I walk away from trouble when I can.
Now please don't think I'm weak, I didn't turn the other cheek,
And papa, I sure hope you understand:

Sometimes you gotta fight when you're a man".

MillyR · 14/03/2011 23:14

I don't know if you actually have to be taught a martial art to hit someone back if they hit you. Doesn't it come quite naturally?

JarethTheGoblinKing · 14/03/2011 23:18

I intend to enroll DS in martial arts classes (if he's willing) once he's 4 or 5. I think it's an excellent form of exercise and teaches confidence and self-control. Plus, if you know jujitsu, hopefully nobody will pick on you!

PaWithABra · 14/03/2011 23:23

my son has being jujitsu a good while now.

I think it takes many years before it would be any use in a real life fight.
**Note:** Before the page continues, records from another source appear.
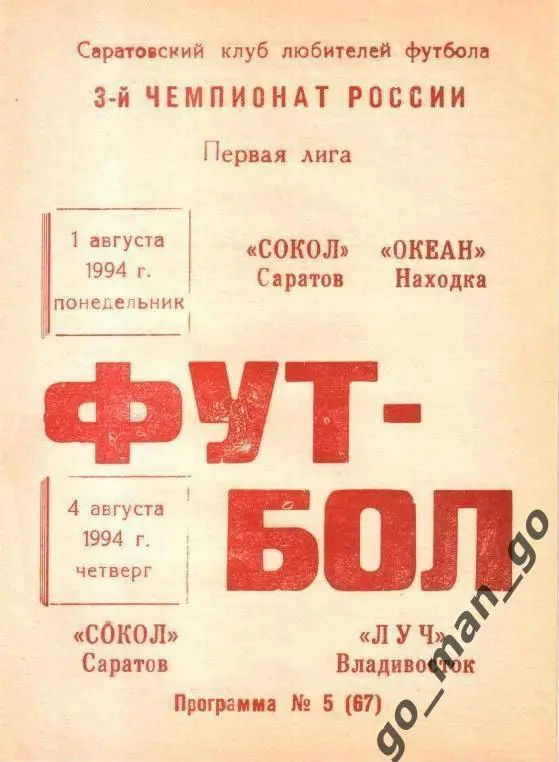 СОКОЛ Саратов – ОКЕАН Находка, ЛУЧ Владивосток 01-04.08.1994.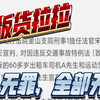 南棒国跳车案，开车司机撞人司机全部无罪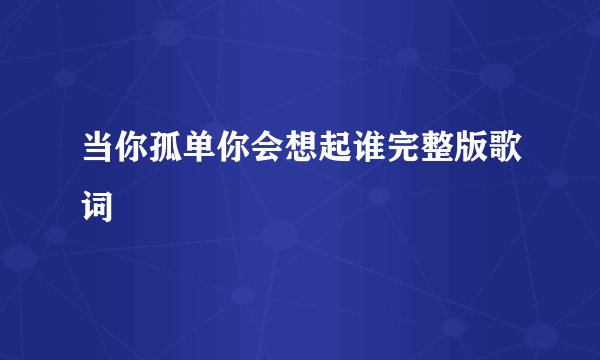 当你孤单你会想起谁完整版歌词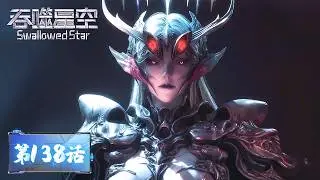 ENG SUB《吞噬星空》Swallowed Star EP138 | 暗金之眸破幻境，魂印刺女王，凡外族之危，必以剑终！​​​​​​​​| 腾讯视频 - 动漫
walk away is the best advice.

PaWithABra · 14/03/2011 23:23

or rather ,

is my advice

Joolyjoolyjoo · 14/03/2011 23:24

I spoke to a karate teacher about it, as I would like my kids to do a martial art. I think it would improve their self-confidence, coordination and concentration. Karate teacher told me that you can tell a child who does karate or the like, because they walk tall. I have no great desire for my kids to learn to kick the living daylights out of someone, but I think a quiet confidence goes a long way, in all walks of life.

I did kick jitsu for a while, but when I was attacked in the street all my training went out the window, and I ended up panicking and kicking the guy in the balls Blush But I do boxercise and combat, and although it's just in fun, I do know how to throw a decent punch, should it be required!
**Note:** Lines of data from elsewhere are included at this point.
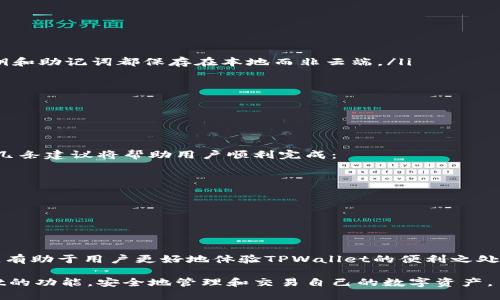 tiaotiTPWallet激活指南：一步步教你轻松激活TPWallet钱包/tiaoti
TPWallet, 激活, 数字钱包, 区块链/guanjianci

引言
随着区块链技术的飞速发展，数字钱包已经成为人们管理加密资产的重要工具。在众多数字钱包中，TPWallet之家可以说是一款极具特色的产品，提供了安全、便捷的资产管理体验。然而，对于新用户来说，如何激活TPWallet钱包可能是一个障碍。因此，本文将详细介绍TPWallet的激活流程，并解答相关的常见问题，以帮助用户顺利入门。

TPWallet的一些基本概述
TPWallet是一款去中心化的数字钱包，支持多种主流的区块链资产和代币。其安全性和易用性均为用户所称道，尤其是对初学者而言。TPWallet不仅支持基础的转账功能，还具有多种扩展功能，例如交易所接口、Token管理、DApp交互等。激活TPWallet是用户使用其所有功能的第一步，本文接下来将详细说明激活的具体步骤。

TPWallet激活步骤
激活TPWallet其实并不复杂，遵循以下几个步骤即可轻松完成。

h41. 下载TPWallet应用/h4
首先，用户需要在官方网站或应用商店（如Apple Store或Google Play）下载TPWallet应用。确保下载的是最新版，以避免因版本不兼容造成的麻烦。

h42. 创建新钱包/h4
在打开TPWallet应用后，用户会看到一个欢迎页面。在这里，选择“创建新钱包”。系统将提示用户设置一个强密码，这个密码将用于保护用户的数字资产，因此应选择一个难以猜测的密码并妥善保管。

h43. 备份助记词/h4
创建钱包后，系统将生成一组助记词，这是一串由随机单词组成的短语，用于恢复钱包。在这一阶段，用户务必要记录下这组助记词并妥善存放。助记词是恢复钱包的唯一凭证，若用户忘记密码或丢失设备，可以通过助记词恢复钱包。在保管时请确保不被他人获取。

h44. 确认助记词/h4
在记录助记词后，应用将要求用户确认助记词的顺序。确保用户输入的助记词与初始生成的完全一致，以通过这一验证环节。

h45. 激活钱包/h4
一旦验证成功，TPWallet钱包就成功激活。用户可以在应用中查看其资产余额、进行转账、接收代币等操作。

常见问题解答
除了激活流程外，用户在使用TPWallet过程中可能会遇到一些常见问题。以下是五个相关问题的深入解答。

h4问题一：如何找回丢失的助记词？/h4
助记词是TPWallet中至关重要的部分，如果丢失，将无法恢复钱包。因此，保持助记词的安全与完整是非常重要的。如果用户在激活过程中没有妥善保管助记词，那么找回的难度将非常大。尽管没有官方的方法可以找回丢失的助记词，但以下几点建议可能会对用户有所帮助：
ul
    li检查备份工具：如果用户使用过云备份、笔记应用或者其他存储工具，尝试在这些地方寻找助记词。/li
    li重启设备：有时候简单地重启设备可能让之前打开的文档或应用重新浮现。/li
    li寻求专业支持：虽然TPWallet官方无法找回助记词，用户仍可以在相关社区求助，通过讨论组、论坛等寻找解决方案。/li
/ul
最好的策略仍然是保持助记词的安全。例如，可以将助记词写在纸上并保存在保险箱中，或存储在加密的数字笔记中。

h4问题二：TPWallet支持哪些资产？/h4
TPWallet支持多种常见的加密货币和资产，如比特币（BTC）、以太坊（ETH）、USDT等。然而，支持的具体资产数量会根据其更新版本而有所变化。用户可以在TPWallet的官方网站或应用内查看支持的最新资产列表。通常情况下，TPWallet会周期性更新，以支持更多的新兴代币及资产。
在TPWallet中，用户不仅可以管理这些主流货币，还可以存储智能合约代币，例如ERC-20、BEP-20等，充分满足用户的多样化需求。而对于一些相对小众的项目，用户在使用TPWallet前可以先了解该代币在TPWallet上的支持情况。

h4问题三：如何转账或接收代币？/h4
TPWallet支持简单直观的代币转账和接收功能。对于新手用户，以下是详细步骤：

h5转账代币/h5
ol
    li打开TPWallet应用，进入“资产”页面。/li
    li选择要转账的代币，点击“转账”按钮。/li
    li在弹出窗口中输入接收方的地址、转账金额，确保填写的信息准确无误。/li
    li确认转账信息，输入密码以完成转账。/li
/ol
请务必确保接收方地址的正确性，任何失误都可能导致资产永久丢失。

h5接收代币/h5
ol
    li打开TPWallet应用，进入“资产”页面。/li
    li选择要接收的代币，点击“接收”按钮。/li
    li系统将生成该代币的收款地址，用户可以通过二维码分享给转账方或直接复制所示地址。/li
/ol
从此，用户便可以等待对方将代币转入自己的TPWallet账户。

h4问题四：TPWallet的安全性如何保障？/h4
TPWallet在安全性设计上极为重视，通常继承了一些业界最佳实践。其中，以下几个方面是其安全保障的重要部分：
ul
    listrong助记词/strong：如前所述，助记词是用户钱包的核心，用户需妥善保管。TPWallet提供助记词的生成功能，同样，用户账本所有的私钥和助记词都保存在本地而非云端。/li
    listrong密码保护/strong：在激活钱包时，用户需设置强密码，TPWallet的多层密码保护机制有效提升了安全级别。/li
    listrong定期更新/strong：TPWallet团队会定期发布安全补丁和更新，以应对新出现的安全威胁。/li
    listrong双重验证/strong：用户可以开启双重验证，使每笔交易都需要二次确认，防范意外资产流失。/li
/ul
然而，用户自身的安全意识和管理也是保障安全的关键。在使用TPWallet时，需避免在不明设备上输入助记词及密码，定期更换密码等。

h4问题五：如何处理TPWallet的更新和维护？/h4
为了确保TPWallet的正常使用和安全性，定期更新是必要的。用户应当关注TPWallet官方渠道，第一时间获取最新版本下载。在更新过程中，以下几条建议将帮助用户顺利完成：
ul
    listrong备份钱包数据/strong：在更新之前，确保备份助记词和任何关键信息，以防止意外情况发生。/li
    listrong从正规渠道下载/strong：始终从TPWallet的官方网站或官方应用商店下载最新版本，杜绝下载到不官方或伪造的版本。/li
    listrong关注更新日志/strong：每次更新时，注意官方发布的更新说明，了解新增功能与注意事项。/li
/ul
通过随时了解和获取TPWallet的更新，用户不仅可以使用体验，还有助于提升资产的安全性。

总结
TPWallet作为一款先进的数字钱包，提供了丰富的功能和强大的资产管理能力，而激活过程则是用户最初的关键一步。掌握激活方法及相关知识，有助于用户更好地体验TPWallet的便利之处。在使用过程中，用户亦需关注安全性、资产管理等方面的问题，确保其带来最佳的使用体验。希望本文对你理解TPWallet的激活和使用有所帮助。

总的来说，数字钱包的使用是一个持续学习的过程，TPWallet无疑为用户提供了一个安全、高效的操作环境。希望每位用户都能充分利用TPWallet的功能，安全地管理和交易自己的数字资产。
JarethTheGoblinKing · 14/03/2011 23:31

Jooly, ditto.

Martial arts can be extremely useful if used properly. In Japan they do them as PE!
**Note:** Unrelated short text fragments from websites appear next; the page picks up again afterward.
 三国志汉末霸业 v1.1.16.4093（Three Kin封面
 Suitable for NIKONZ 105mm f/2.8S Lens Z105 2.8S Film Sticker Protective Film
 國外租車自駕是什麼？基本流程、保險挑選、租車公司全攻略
I did some kickboxing, but also some combat and it bizarrely did come in useful. I once did a beautiful spinny-flying kick to some bullying shitbag who was trying to knock me to the floor and beat me up. I kicked him clean across the room!

I also managed to floor a huge guy who was threatening my friend while we were on a night out. He had her by the throat and was pushing her against the bus stop. Tiny me managed to get him off her, and twist him to the ground.. I dread to think what might have happened otherwise.

It's about standing up for yourself. It's about teaching children that fighting is never acceptable, but if someone wants to mash their head into the wall, it would hopefully give them the confidence and the skill to defend themselves.